McLennan DA's office agreed to plea bargain in spite of violent past
When police officers arrived at Keith Hill's Hewitt apartment on New Year's 2008, they found the 280-pound truck driver cowering in the bathroom.
He had just knocked his wife Janice over a dresser, blacked her eyes and struck her with a weapon, an act that netted him a felony charge of aggravated assault.
The Hewitt officer who responded noted the bedroom door had been broken open and Mrs. Hill was on the floor suffering from older injuries she had sustained in a previous auto accident. They had fought the night before at a party When they locked horns again that morning, he locked himself in his bedroom and she splintered the door jamb to get at him.

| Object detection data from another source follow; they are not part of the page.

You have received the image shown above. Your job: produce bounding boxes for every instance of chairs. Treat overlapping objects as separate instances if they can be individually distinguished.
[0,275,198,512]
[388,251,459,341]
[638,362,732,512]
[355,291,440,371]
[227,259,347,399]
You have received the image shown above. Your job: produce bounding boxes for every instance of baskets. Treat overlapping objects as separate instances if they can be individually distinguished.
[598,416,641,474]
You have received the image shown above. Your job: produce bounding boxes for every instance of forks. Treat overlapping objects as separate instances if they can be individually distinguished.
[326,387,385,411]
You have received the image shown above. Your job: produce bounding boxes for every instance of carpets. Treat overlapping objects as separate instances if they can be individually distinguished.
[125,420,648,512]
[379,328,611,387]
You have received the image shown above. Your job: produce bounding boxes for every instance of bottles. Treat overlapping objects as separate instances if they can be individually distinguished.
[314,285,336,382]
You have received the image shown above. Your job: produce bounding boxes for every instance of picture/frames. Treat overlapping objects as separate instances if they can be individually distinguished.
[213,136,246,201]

It was nothing new, according to an in-law who told Dallas news reporters 11 months later on Nov. 11 after he killed her and his mother-in-law at their east Dallas home, then turned the rifle on himself.
“She was young and in love...He would beat the hell out of her,” said Mrs. Hill's uncle, John Heuss, who lived across the street. He stood vigil on the women's front porch with his own rifle several nights before the fatal assault took place.

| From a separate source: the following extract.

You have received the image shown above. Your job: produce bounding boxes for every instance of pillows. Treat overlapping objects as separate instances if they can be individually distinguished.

He was a furniture delivery driver; she was a Child Protective Services case worker for the State of Texas.
Together, they lived a chaotic on-again, off-again life of domestic violence, part of a pattern of violent offenses that started when Mr. Hill was still a juvenile growing up in the area, where he attended Waco High School. She often retreated to her mother's Dallas home, but visits to his dwelling seemed to always end the same way, with her injured and calling for police protection.

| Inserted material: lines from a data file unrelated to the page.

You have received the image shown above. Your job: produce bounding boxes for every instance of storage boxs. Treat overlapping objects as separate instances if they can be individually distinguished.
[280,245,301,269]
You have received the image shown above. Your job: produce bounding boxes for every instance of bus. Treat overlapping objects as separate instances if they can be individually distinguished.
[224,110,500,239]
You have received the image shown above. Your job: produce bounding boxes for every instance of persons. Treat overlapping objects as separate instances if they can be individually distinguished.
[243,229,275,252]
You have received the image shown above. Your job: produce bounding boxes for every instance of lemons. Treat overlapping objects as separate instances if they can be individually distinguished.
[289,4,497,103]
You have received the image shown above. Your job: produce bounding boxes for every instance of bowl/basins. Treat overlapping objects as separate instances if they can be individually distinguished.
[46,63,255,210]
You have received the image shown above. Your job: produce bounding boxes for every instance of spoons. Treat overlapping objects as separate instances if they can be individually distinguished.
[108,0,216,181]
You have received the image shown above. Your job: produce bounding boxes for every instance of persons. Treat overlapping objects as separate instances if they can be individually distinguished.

Said a Dallas Police Homicide Detective, Lt. Craig Miller, "You just have to wonder what could possibliy bring you to this point, to not only take your own life but to take two defenseless people's lives."
When Keith Hill got to District Court in McLennan County on the aggravated assault charge from the New Year's day fight in Hewitt, Assistant DA Mark Parker made a decision to let him plead guilty to domestic violence assault, causes bodily harm, a misdemeanor offense.
He was sentenced to a year in the County Jail, the sentence suspended, and he was sent to a group therapy course, an anti-domestic violece school, and fined.
Then he moved to Grand Prairie where Mrs. Hill visited him and he tried to take her rings away from her by force. When she put them in her mouth, he choked and shook her so violently, slapping her and bruising her face, she nearly swallowed them.
Once more, she hid out at her mother's Dallas home under a protective order where he stalked her by cell phone, calling repeatedly.
When he arrived on the morning of Nov. 11, he forced his way inside, shot her and her 52-year-old mother, Jeanne Carroll, then turned the gun on himself.
Ms. Carroll's mother, a frail 85-year-old woman, found the three of them dead when she arrived home a short time later.
A funeral director arranged to have his remains cremated and the ashes scattered over Galveston Beach by his own request.
His mother published this remembrance in the newspaper in June of this year on what would have been his 28th birthday:
“Happy birthday my love, you came into my life on a Tuesday, so this day would have been extra special for us. I miss you so very much, and my love for you will never fade. If there are birthday parties in heaven I hope all the greats are with you today. I love you so much my Baby Bear. Love always. - Mom”
Legendary,
ReplyDeleteIf he received a one year probated sentence, why was his probation not revoked as soon as the protective order was issued? This is a curious case indeed.
Thank you for your interest. It's a good question and a fair one. That's why I keep publicizing this tragic case. I think people have a right to know how and why decisions are reached in the criminal justice system. The consequences are so serious, no matter what action may be taken by authorities.
ReplyDeleteIf the original case of assault was serious enough to be considered a felony, then a subsequent offense should have been enought to revoke the probation and proceed to original sentencing of one year in jail on the misdemeanor charge. It occurs to me that some examination of the system is in order; some explanation should be forthcoming.